Italy sold 5.73 billion euros of bonds as yields rose from the previous sale in April. The Treasury auctioned 10-year debt at a rate of 6.03 percent, the highest since Jan. 30. Investors bid for 1.4 times the amount offered, down from 1.48 last month. Italy also sold five-year notes to yield 5.66 percent, compared with 4.86 percent last month.
An index of executive and consumer sentiment among the euro member nations fell to 90.6 from a revised 92.9 in April, the European Commission said today. That’s the lowest since October 2009 and below the 91.9 forecast by economists, according to the median of 28 estimates in a Bloomberg News survey.
The 14-day relative strength index for the euro against the yen was at 20, below the 30 level that some traders see as a sign that an asset price may be about to reverse course.
‘Trigger a Rebound’
“Technical indicators are signaling the euro has been oversold,” said Kengo Suzuki, a foreign-exchange strategist in Tokyo at Mizuho Securities Co., a unit of Japan’s third-largest bank by market value. “Any positive catalyst is likely to trigger a rebound.”
The euro will strengthen to 105 yen by year-end, according to the average forecast in a Bloomberg survey of financial companies with the most recent projections given the heaviest weightings.
The Asia Dollar Index has lost 2.7 percent this month, the biggest loss since September, as exchange data showed global funds pulled $7.7 billion from South Korean, Taiwanese and Indonesian stocks. The gauge dropped to as low as 113.94, the weakest since Sept. 24, 2010.
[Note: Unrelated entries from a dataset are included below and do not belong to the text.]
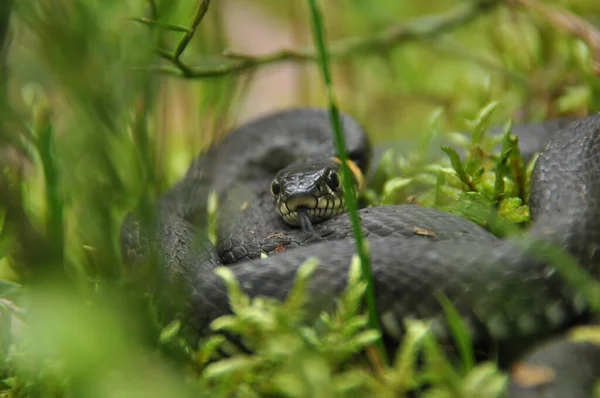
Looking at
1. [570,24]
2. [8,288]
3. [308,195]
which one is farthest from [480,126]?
[8,288]

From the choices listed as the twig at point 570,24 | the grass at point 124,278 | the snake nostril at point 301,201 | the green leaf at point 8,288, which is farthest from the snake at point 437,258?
the twig at point 570,24

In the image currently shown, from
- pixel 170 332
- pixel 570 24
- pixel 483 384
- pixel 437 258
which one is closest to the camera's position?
pixel 483 384

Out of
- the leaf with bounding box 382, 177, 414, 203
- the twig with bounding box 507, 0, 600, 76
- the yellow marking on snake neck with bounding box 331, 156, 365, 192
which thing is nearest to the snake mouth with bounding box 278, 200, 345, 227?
the leaf with bounding box 382, 177, 414, 203

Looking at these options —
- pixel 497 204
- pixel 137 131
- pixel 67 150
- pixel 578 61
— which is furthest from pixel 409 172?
pixel 67 150

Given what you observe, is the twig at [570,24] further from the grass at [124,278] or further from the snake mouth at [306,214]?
the snake mouth at [306,214]

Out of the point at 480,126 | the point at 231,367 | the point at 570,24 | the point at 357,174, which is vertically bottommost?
the point at 357,174

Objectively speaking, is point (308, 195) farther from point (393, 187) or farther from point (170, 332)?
point (170, 332)

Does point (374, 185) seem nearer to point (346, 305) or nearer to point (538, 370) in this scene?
point (346, 305)
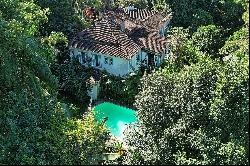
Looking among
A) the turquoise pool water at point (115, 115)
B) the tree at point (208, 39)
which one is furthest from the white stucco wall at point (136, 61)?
the tree at point (208, 39)

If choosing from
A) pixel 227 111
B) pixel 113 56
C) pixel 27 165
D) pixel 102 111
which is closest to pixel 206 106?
pixel 227 111

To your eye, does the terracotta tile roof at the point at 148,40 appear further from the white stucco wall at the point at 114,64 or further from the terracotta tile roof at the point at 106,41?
the white stucco wall at the point at 114,64

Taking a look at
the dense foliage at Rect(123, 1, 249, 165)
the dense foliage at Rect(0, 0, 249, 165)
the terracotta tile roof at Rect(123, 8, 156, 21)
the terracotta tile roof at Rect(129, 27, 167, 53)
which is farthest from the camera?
the terracotta tile roof at Rect(123, 8, 156, 21)

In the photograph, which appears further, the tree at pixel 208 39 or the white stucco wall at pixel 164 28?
the white stucco wall at pixel 164 28

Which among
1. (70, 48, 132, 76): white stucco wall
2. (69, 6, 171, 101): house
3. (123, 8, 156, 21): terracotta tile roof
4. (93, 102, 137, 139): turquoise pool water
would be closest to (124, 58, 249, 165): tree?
(93, 102, 137, 139): turquoise pool water

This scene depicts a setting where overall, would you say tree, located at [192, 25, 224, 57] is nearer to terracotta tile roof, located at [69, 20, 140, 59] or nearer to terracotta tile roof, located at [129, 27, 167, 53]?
terracotta tile roof, located at [129, 27, 167, 53]

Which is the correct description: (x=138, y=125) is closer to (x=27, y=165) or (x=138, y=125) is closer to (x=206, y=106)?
(x=206, y=106)
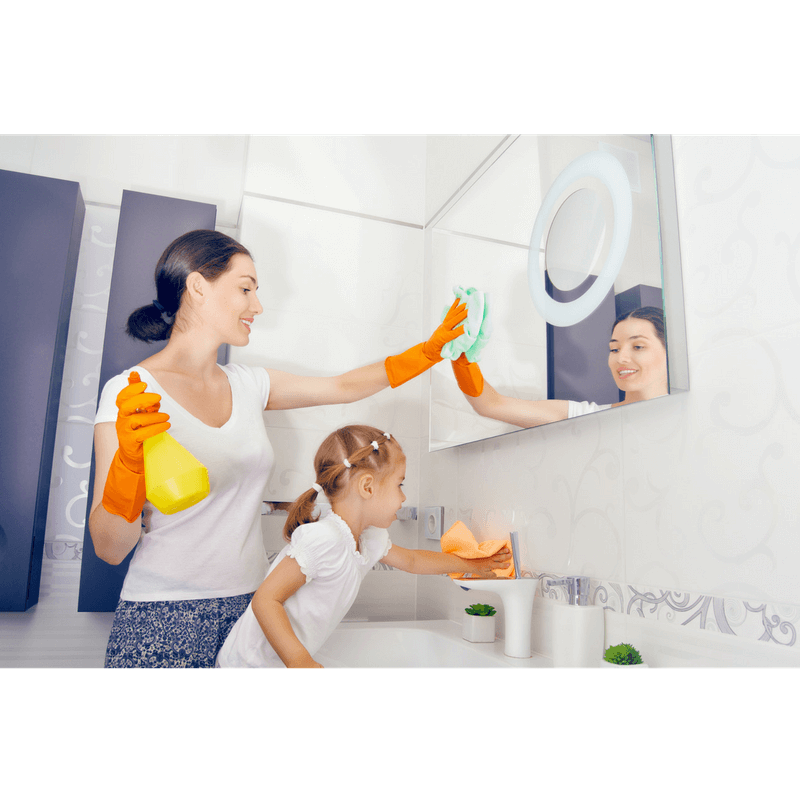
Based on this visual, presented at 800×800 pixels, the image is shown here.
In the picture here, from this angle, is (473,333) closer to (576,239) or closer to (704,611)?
(576,239)

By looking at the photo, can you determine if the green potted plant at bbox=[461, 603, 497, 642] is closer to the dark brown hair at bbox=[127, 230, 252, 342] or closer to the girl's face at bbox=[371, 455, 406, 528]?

“Sentiment toward emerging-market assets remains fragile on concern over the Spanish banking sector,” said Dariusz Kowalczyk, a strategist at Credit Agricole CIB in Hong Kong. “We expect a risk-off environment, with currencies on the defensive and lower rates.”
The Australian dollar fell for a second day, dropping 1.1 percent to 97.37 U.S. cents, after a government report showed retail sales unexpectedly slid in April for the first time in 10 months.
Sales declined 0.2 percent from March, when they rose a revised 1.1 percent, the Bureau of Statistics said in Sydney. The median forecast of economists in a Bloomberg News survey was for a 0.2 percent increase.